Not so fast. Under House procedures, the speaker controls what bills get voted on—meaning Boehner can keep the clean CR from coming to the floor. This is mostly for political reasons; if Boehner, who professes to want the shutdown to end, defied the rank and file of his party, his position as speaker could be jeopardized.

So Boehner has invoked an odd procedural tradition. It’s called the Hastert Rule, and it’s not actually a rule at all, and former Speaker Dennis Hastert has disavowed it. The idea is for speakers only to allow votes on bills that have the support of a majority of the chamber’s majority party. It’s a way to avoid upsetting the people responsible for keeping the speaker in office. In other words, the Hastert Rule is just a way for Boehner to make his selfish political hacking sound like he’s following a rule over which he has no control. He’s not.

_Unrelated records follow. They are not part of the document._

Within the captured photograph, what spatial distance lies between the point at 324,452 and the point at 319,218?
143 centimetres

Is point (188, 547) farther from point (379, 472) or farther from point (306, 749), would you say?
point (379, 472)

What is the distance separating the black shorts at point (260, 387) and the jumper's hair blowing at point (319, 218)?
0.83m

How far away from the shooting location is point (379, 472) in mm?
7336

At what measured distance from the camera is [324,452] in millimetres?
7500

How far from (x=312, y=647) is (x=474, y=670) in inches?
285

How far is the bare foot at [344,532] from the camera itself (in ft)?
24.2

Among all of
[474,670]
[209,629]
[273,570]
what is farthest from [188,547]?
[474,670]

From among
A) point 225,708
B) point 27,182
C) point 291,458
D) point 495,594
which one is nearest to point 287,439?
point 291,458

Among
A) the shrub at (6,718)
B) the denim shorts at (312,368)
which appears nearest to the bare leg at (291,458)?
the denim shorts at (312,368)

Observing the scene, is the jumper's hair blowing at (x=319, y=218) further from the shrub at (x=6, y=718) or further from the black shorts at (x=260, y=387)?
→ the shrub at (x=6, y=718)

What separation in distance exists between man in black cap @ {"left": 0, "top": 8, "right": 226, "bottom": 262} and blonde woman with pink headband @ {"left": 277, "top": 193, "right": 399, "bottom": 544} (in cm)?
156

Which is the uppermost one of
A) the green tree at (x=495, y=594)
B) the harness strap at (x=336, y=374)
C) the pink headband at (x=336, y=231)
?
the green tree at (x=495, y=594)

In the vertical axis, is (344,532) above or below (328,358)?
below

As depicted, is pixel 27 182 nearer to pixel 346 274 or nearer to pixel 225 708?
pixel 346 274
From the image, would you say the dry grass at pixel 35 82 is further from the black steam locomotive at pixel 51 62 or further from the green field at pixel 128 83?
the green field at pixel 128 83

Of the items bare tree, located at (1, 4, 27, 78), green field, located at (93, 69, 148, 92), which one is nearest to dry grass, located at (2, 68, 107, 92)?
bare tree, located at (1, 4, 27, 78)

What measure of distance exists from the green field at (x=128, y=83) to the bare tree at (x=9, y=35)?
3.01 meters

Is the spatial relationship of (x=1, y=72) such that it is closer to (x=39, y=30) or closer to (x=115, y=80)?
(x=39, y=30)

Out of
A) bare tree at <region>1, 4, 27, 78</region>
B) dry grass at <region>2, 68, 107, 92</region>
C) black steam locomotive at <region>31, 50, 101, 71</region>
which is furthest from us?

There could be a way for Democrats to force a vote despite Boehner’s allegiance to the Hastert Rule. They could collect votes for something called a discharge petition. If a majority of Representatives sign on to the petition, a bill could be brought up for a vote even if the speaker said no.

There are two problems here: First, there’s no guarantee that Democrats could muster together the 218 votes necessary for the discharge petition. Some Republicans who support a clean CR might not be willing to go so far as to vote to enable a vote on a clean CR. They want to end the shutdown and are willing to break ranks to do so, but they won’t go so far as to undermine their own speaker.

Also, filing a discharge petition is not exactly a quick process. Once a majority have voted for the petition, the bill in question goes to the House’s discharge calendar, from which bills are removed only twice every month. By one count, the soonest a clean CR could reach the floor after a discharge resolution would be November.

Democrats seem to have found a loophole to solve that problem. Instead of filing a discharge petition for the clean CR the Senate has already passed, they would use the Government Shutdown Prevention Act, a bill introduced by Republican Congressman James Lankford in March. They would then amend that bill to make it look like the Senate’s clean CR. Democratic House leaders say this method could lead to a vote on October 14th.

Discharge petitions aren’t all that common. To find the last successful one, we have to look all the way back to 2002 when Democrats forced a vote on the McCain-Feingold campaign finance reform bill. The defied speaker at the time was one Dennis Hastert.